Beamshots. FujiFilm S100FS. Manual exposure of 1.5Sec @ F2.8, lens on wide angle. Camera on a tripod.

1) Surefire M6 - MN21 - Regulated LiIon battery pack, fully charged.
2) My own P7 Barbo super Host - Direct Drive from 18650 LiIon cell, fully charged.
3) New Super Barbo Light with 3x MC-E M-bin, Direct Driven from 2x IMR26500 cells, with 0.21Ohm resistance

Group 1: Side of house next door
Baseline picture - no flashlights:






M6: (over exposed due to close distance)






Barbo P7: (over exposed due to close distance)






Barbo 3x MC-E: (over exposed due to close distance)

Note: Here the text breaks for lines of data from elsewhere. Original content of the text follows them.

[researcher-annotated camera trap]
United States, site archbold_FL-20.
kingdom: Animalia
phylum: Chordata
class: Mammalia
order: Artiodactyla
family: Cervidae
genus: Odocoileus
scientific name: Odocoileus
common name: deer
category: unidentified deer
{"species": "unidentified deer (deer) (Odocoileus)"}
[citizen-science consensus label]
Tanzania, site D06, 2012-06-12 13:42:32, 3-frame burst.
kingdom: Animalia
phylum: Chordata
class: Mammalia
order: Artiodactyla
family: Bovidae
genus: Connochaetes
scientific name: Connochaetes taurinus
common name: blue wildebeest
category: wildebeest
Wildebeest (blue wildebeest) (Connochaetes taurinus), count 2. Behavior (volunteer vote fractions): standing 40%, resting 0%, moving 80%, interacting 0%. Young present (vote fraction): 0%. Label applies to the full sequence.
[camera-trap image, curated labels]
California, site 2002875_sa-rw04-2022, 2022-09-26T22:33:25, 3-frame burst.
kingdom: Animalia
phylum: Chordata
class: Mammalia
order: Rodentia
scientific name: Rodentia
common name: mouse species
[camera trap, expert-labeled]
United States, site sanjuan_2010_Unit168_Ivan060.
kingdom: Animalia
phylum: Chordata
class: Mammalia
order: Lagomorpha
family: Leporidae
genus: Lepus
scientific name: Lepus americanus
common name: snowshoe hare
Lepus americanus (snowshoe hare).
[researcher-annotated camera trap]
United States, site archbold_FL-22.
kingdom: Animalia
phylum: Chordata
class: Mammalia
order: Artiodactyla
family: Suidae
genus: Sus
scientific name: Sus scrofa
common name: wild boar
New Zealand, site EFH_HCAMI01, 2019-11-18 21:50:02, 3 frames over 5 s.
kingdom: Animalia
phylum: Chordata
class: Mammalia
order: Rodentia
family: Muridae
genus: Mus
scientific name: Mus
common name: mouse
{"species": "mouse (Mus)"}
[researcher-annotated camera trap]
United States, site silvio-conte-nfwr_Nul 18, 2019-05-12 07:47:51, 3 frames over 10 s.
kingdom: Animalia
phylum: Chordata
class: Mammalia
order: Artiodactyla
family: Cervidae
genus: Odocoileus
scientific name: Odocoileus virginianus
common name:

Group 2: Side of other house next door
Baseline picture - no flashlights:






M6:






Barbo P7: 






Barbo 3x MC-E:







Group 3: Street looking into trees
M6:






Barbo P7: 






Barbo 3x MC-E:







Group 4: Looking deep into the trees
M6:






Barbo P7: 






Barbo 3x MC-E:






Comparison side-by-side. M6 on the left, 3xMC-E on the right







Waking along a sidewalk:
M6:






Barbo 3x MC-E:







Early comments: 
1) the 3x MC-E version is much brighter than the M6, but the M6 has more throw given its larger single reflector and single point of light.
2) I am surprised as to how much useful wider the sidebeam is in the 3x MC-E.
3) Up close, it is almost too painfully bright to use (in this regard the single P7 light is very nice).
4) I only did quick ON/OFF to take pictures of all lights, but the 3x MC-E light was definitely getting warmer - good thing that this will be underwater during actual use 

Will


----------



## donn_ (May 22, 2009)




----------



## darkzero (May 22, 2009)

:naughty: :twothumbs :wow:


----------



## Barbarin (May 23, 2009)

Wow!!!

This one is a a warm tint, wide angle lght, dedicated to video and photo and asked Will to make to me.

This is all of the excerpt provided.